Introduced January 27, 2026 by Cory Anthony Booker · Last progress January 27, 2026
The bill shifts U.S. immigration detention from a punitive, profit‑driven model toward much stronger legal protections, oversight, and community alternatives—at the cost of higher taxpayer spending, heavier operational burdens, and transition/security challenges.
Immigrants in DHS custody will get substantially stronger access to counsel, timely legal orientation, and faster detention hearings—improving case outcomes and due-process protections.
Children, primary caregivers, and other vulnerable people will be shielded from routine immigration detention (including moving unaccompanied minors to HHS custody) and receive protections that reduce trauma and family separation.
Detainees will benefit from a presumption of release, caps on certain post-removal detention, and new free, language‑appropriate community case‑management programs—reducing reliance on detention and supporting community-based alternatives.
Taxpayers and DHS budget holders will face substantial new costs—staffing, inspections, technology, facility operations, and community programs—to implement standards, reporting, legal access, and contract transitions.
Detention and court operations will incur significant staffing, scheduling, monitoring, and implementation burdens—straining field staff and courts and creating risks of service disruptions or reduced care time.
Security and public‑safety challenges could increase because removing solitary options, expanding presumptions of release, and imposing quick release timelines may make some high‑risk detainees harder to manage.
Based on analysis of 13 sections of legislative text.
Bans solitary confinement, requires rapid legal orientation and counsel access, mandates ABA-based detention standards with OIG inspections, phases out for-profit detention, and reforms custody and bond procedures.

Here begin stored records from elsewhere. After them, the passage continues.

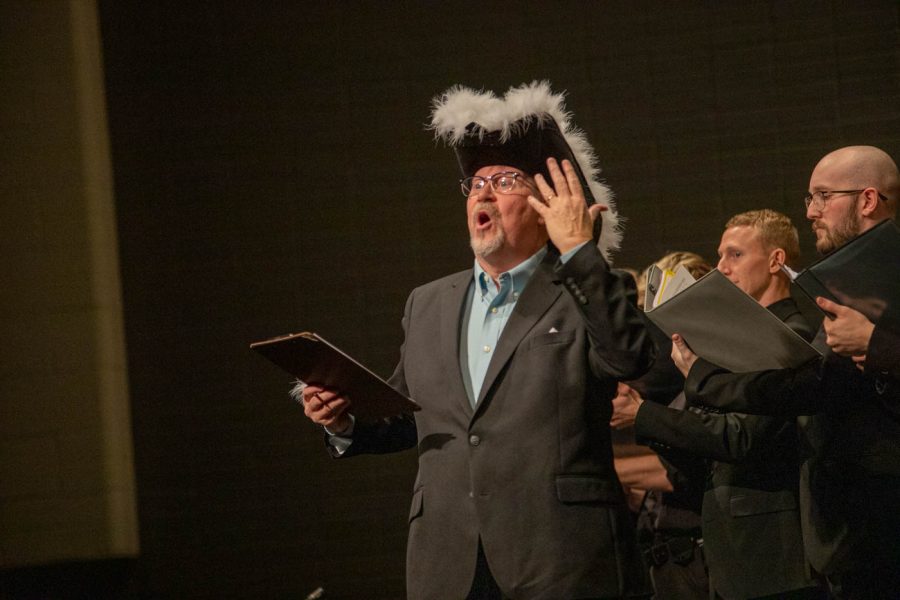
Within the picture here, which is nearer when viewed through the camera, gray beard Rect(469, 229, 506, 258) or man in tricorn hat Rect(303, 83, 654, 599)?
man in tricorn hat Rect(303, 83, 654, 599)

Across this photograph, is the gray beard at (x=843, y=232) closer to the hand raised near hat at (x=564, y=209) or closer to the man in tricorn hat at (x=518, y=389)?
the man in tricorn hat at (x=518, y=389)

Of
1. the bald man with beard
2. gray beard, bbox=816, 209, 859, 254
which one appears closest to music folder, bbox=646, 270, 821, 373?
the bald man with beard

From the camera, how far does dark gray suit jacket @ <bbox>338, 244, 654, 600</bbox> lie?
6.77 feet

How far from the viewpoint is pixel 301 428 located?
469 centimetres

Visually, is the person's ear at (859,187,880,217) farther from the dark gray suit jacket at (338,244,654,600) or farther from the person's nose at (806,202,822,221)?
the dark gray suit jacket at (338,244,654,600)

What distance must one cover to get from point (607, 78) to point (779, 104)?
2.35 feet

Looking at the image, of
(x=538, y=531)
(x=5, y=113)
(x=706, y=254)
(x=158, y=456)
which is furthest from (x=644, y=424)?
(x=5, y=113)

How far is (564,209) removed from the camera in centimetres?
219

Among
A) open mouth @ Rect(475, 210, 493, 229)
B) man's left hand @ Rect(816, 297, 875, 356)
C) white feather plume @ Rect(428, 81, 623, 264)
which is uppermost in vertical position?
white feather plume @ Rect(428, 81, 623, 264)

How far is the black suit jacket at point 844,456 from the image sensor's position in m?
2.49

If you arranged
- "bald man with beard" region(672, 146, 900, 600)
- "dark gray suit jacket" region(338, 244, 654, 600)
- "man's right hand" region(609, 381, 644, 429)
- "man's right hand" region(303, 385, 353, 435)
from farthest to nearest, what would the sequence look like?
"man's right hand" region(609, 381, 644, 429) < "bald man with beard" region(672, 146, 900, 600) < "man's right hand" region(303, 385, 353, 435) < "dark gray suit jacket" region(338, 244, 654, 600)

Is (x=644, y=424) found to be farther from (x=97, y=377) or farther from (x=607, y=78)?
(x=97, y=377)

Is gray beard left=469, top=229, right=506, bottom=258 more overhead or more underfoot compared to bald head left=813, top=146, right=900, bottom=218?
more underfoot

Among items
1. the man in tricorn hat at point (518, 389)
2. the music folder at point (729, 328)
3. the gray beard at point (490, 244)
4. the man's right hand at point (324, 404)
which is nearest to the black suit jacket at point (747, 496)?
the music folder at point (729, 328)
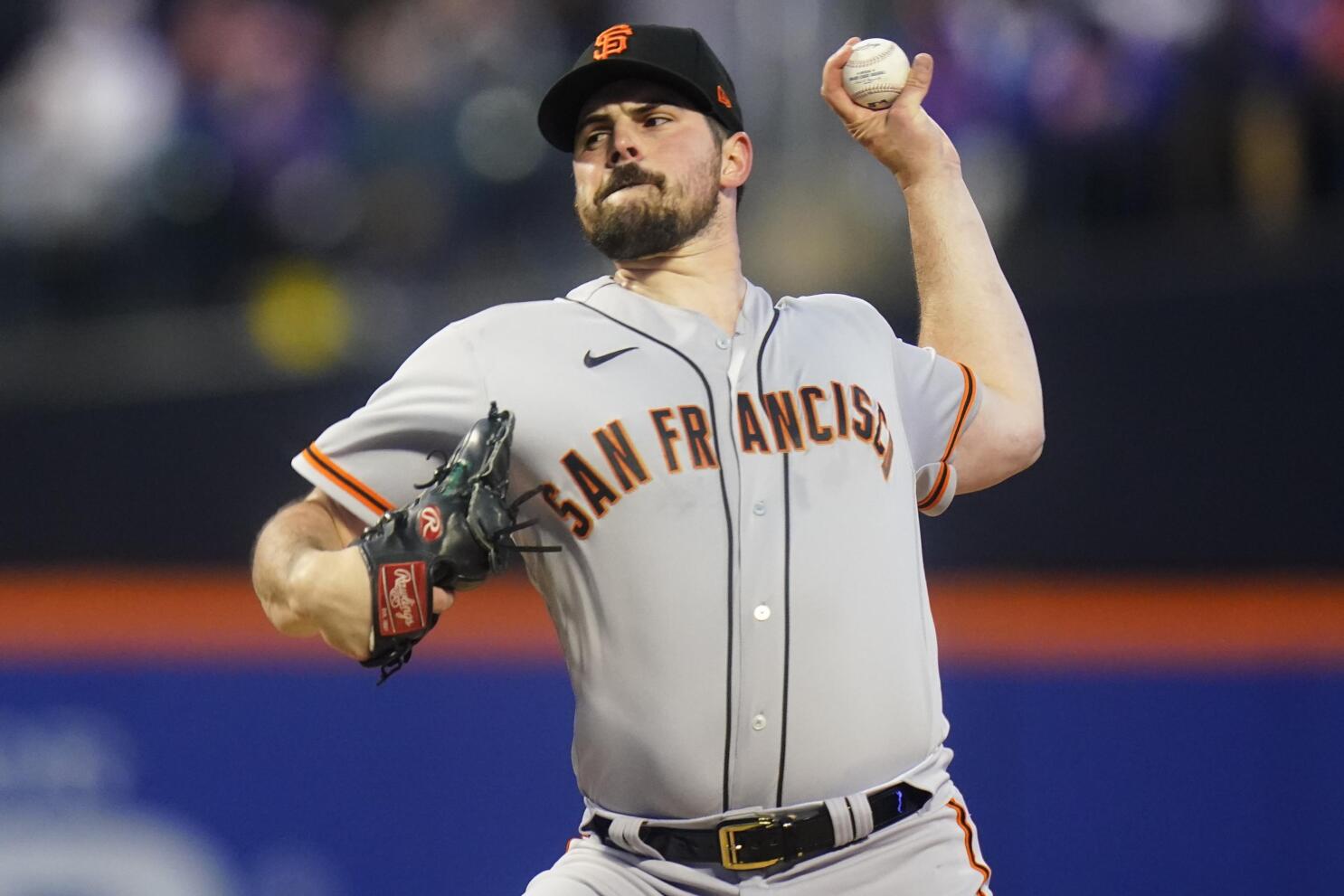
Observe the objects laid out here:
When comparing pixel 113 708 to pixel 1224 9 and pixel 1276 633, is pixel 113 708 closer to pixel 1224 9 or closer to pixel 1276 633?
pixel 1276 633

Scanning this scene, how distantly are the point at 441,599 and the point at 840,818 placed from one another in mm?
738

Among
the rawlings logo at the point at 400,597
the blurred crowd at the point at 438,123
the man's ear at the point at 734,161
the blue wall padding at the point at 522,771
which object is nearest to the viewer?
the rawlings logo at the point at 400,597

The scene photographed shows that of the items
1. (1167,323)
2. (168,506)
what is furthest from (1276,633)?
(168,506)

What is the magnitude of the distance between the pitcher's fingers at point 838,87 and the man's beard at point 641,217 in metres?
0.52

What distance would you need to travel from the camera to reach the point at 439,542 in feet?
9.11

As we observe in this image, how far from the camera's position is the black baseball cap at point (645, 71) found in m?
3.23

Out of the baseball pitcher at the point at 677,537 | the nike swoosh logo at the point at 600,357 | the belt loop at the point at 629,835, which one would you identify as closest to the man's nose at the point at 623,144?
the baseball pitcher at the point at 677,537

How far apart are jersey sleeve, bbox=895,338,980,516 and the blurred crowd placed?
311 centimetres

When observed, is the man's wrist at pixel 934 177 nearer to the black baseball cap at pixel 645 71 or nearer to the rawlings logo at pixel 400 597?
the black baseball cap at pixel 645 71

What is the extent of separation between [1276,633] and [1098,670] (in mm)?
482

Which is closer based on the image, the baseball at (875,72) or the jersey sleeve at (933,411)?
the jersey sleeve at (933,411)

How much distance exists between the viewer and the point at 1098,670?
17.0ft

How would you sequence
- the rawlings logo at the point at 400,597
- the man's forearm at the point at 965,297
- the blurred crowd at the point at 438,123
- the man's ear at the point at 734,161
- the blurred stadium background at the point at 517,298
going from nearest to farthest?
the rawlings logo at the point at 400,597
the man's ear at the point at 734,161
the man's forearm at the point at 965,297
the blurred stadium background at the point at 517,298
the blurred crowd at the point at 438,123

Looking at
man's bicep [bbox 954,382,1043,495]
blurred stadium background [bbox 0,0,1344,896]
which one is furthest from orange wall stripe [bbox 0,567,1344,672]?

Prohibits solitary confinement for people detained by DHS, requires prompt access to a nonprofit-run Legal Orientation Program and meaningful access to retained counsel, and sets binding detention standards based on the American Bar Association model. It orders annual unannounced OIG inspections, public reporting and required investigations of deaths in custody, creates a private right of action for standards violations, phases out for-profit detention contracts within three years, and changes arrest, custody, and bond procedures to increase presumptive release and speedy review.